In a March 2014 memo to fellow executive staff, top health officials in the Bureau of Prisons admitted something that researchers have known for years – the federal prison system’s drug treatment programs were failing to successfully treat prisoners with opiate abuse disorders. The officials wrote that “abstinence-based programs such as ours” only work for about 10 percent of participants suffering from opiate addiction.
The memo would come as no surprise to policy makers at the United Nations, the World Health Organization and even the White House, who recognize that opiate addiction is a chronic illness and recommend making drugs like methadone and Suboxone available to prisoners instead of simply locking them up and expecting them to stay sober thereafter. As the Obama administration’s latest drug czar, Michael Botticelli, said last year as he released a grim report on the number of people with substance abuse disorders in jail and prison, “We can’t incarcerate addiction out of people.”
The United States has the highest incarceration rate in the world, however, and that has a lot to do with the impact of drug prohibition and the failed war on drugs that took particular aim at regular drug users and communities of color. The federal government now estimates that between 30 and 60 percent of incarcerated people have substance abuse disorders, and 70 percent of prisoners in local jails have committed a drug offense or use drugs regularly. Prescription painkiller abuse has skyrocketed over the past decade, and researchers estimate that at least 200,000 people who are dependent on heroin pass through the criminal legal system every year.

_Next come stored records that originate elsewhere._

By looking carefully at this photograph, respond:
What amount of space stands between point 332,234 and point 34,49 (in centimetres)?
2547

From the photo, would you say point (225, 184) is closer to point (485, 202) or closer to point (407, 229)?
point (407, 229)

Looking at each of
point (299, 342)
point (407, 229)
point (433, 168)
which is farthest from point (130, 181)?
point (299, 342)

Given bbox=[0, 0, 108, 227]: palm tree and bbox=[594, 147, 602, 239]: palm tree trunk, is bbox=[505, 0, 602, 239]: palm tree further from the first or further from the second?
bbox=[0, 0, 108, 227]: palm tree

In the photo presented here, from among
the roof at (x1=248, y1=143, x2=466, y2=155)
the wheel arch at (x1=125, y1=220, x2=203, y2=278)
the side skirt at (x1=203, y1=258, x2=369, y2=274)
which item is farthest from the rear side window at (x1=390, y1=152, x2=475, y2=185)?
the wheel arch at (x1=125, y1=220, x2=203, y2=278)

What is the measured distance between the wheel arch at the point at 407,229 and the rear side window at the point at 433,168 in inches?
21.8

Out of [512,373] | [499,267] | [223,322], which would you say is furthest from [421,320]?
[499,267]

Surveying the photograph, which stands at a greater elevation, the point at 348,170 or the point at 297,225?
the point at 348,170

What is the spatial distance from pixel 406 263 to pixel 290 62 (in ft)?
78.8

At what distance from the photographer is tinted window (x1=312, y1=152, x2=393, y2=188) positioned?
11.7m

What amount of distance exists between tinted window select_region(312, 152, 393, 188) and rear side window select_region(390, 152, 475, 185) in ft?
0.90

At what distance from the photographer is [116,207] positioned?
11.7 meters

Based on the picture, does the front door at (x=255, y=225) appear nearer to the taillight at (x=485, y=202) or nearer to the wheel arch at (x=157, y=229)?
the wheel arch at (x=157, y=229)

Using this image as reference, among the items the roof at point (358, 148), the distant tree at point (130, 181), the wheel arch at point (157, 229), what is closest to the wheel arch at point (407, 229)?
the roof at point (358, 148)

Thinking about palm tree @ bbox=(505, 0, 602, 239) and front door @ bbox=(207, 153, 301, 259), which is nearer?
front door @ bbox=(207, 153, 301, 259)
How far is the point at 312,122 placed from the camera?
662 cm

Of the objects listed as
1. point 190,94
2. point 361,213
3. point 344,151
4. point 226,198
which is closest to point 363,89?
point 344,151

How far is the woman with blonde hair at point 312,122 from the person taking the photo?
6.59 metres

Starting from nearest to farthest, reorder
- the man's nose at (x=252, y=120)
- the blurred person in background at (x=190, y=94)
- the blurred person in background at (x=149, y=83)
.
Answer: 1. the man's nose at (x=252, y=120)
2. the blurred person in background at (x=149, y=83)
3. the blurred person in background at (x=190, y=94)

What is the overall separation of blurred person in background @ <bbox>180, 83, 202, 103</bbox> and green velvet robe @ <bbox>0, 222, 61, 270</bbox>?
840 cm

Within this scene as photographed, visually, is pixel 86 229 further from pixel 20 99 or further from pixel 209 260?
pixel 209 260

Methadone and Suboxone mimic the effects of opiates, allowing patients with severe opiate dependences to feel normal and function throughout the day. While some people worry that the drugs simply replace one addiction with another, public health experts agree that treating opiate addiction often requires such medication, and methadone in particular is one of the most highly regulated and effective treatments available. Suboxone, known generically as buprenorphine, contains the antidote naloxone to prevent abuse and has been heralded as a crucial tool for combating heroin dependency.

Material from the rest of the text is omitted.